Sunday, September 17, 2006

Are we forgetting them?

Are we forgetting them?

“He is an engineer and a distinction holder at that. Does he have good attitude? Big time!”


The wave of the information technology industry while undoubtedly having given lakhs of citizens of our country an entry into professionalism and a life of compliant and comfortable consumerism in it’s crest, seems to have left a couple of annual generations in its base.

It is but common experience that companies experience annual frenzies called recruitment drives in engineering colleges where they vie each other to grab freshers. These freshers are not immediately ‘billed’, but are put through a learning cycle wherein they are effectively made to unlearn more than they are needed to learn! By this, I am referring to the focused range of skills (Languages/tools) that they are made to master. Thus, we seem to be effectively recruiting them for their ability to learn rather than the competencies that they posses.

While recruiting for a HR operations assistant, it was the author’s experience that out of the ten resumes shortlisted for the post, seven of them turned out to be those of engineers who had graduated in the years 2001 and 2002. They were all good students going by their marks and all of them were either computer science engineers or Electronics engineers.

All of them were victims of the downturn that the IT industry experienced and hence the subsequent freeze that was imposed on campus recruitments. Thus, the lofty dreams of a good job that they could look forward to were no longer around.

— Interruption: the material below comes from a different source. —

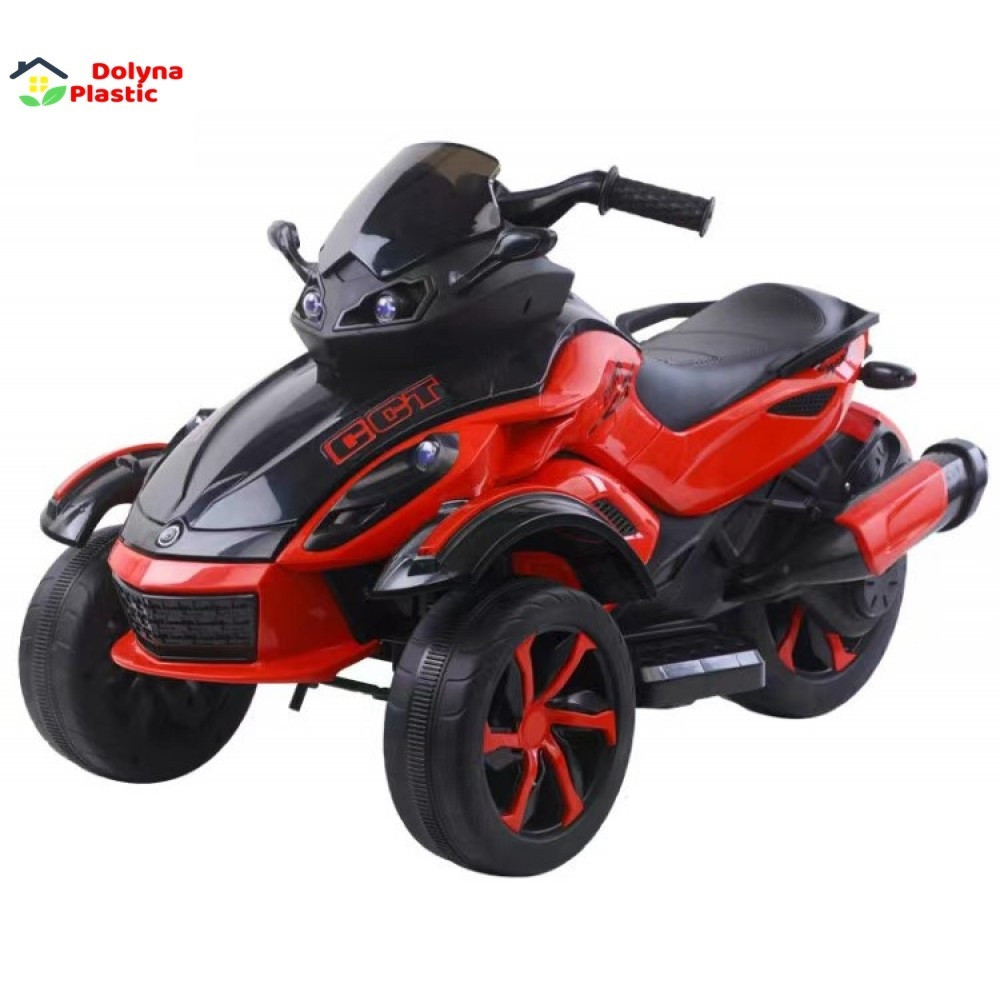 6119873919_detskij0elektromototsikl0tritsikl.jpg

On further investigation, the author discovered that approximately 60% of those who had passed out in the years 2001 and 2002 seemed to have either augmented themselves with a MBA or had continued with ‘not very well’ paying jobs which in turn seem to have drawn them into vicious cycle that keeps them away from a job that many of their juniors have! The object of our discussion is the latter segment.

What are your views on taking this segment of ‘freshers’ who seem to have been forgotten by us, skilling them appropriately and providing them with a ‘life’?

Do write in with your inputs!

~Sid

1 comment:

Vallathol said...

2 issues with regard to training costs - both technical and soft-skill wise

(1)technical (re)training of older ones takes longer time than for the freshers, because you have to pour in the new wax on an old mould, still hoping to achieve same performance results -- unless of course the moulds are exceptionally flexible and receptive
(2)Along the same line of thought as the previous one, another major issue is the "emotional baggage" that they might be carrying from their previous work experiences. This is more tricky to deal with, simply because it will not be that easily evident, and so not easily re-trainable

HR being already tagged (quite unjustifiably, in my opinion)a "cost-incurring function", how will the management perceive such a move as you have aspired? (unless ofcourse they are either desperate for people, or "venture capitalists" in terms of innovative recruitment)

Please do correct me if I'm wrong regarding any of my understandings above.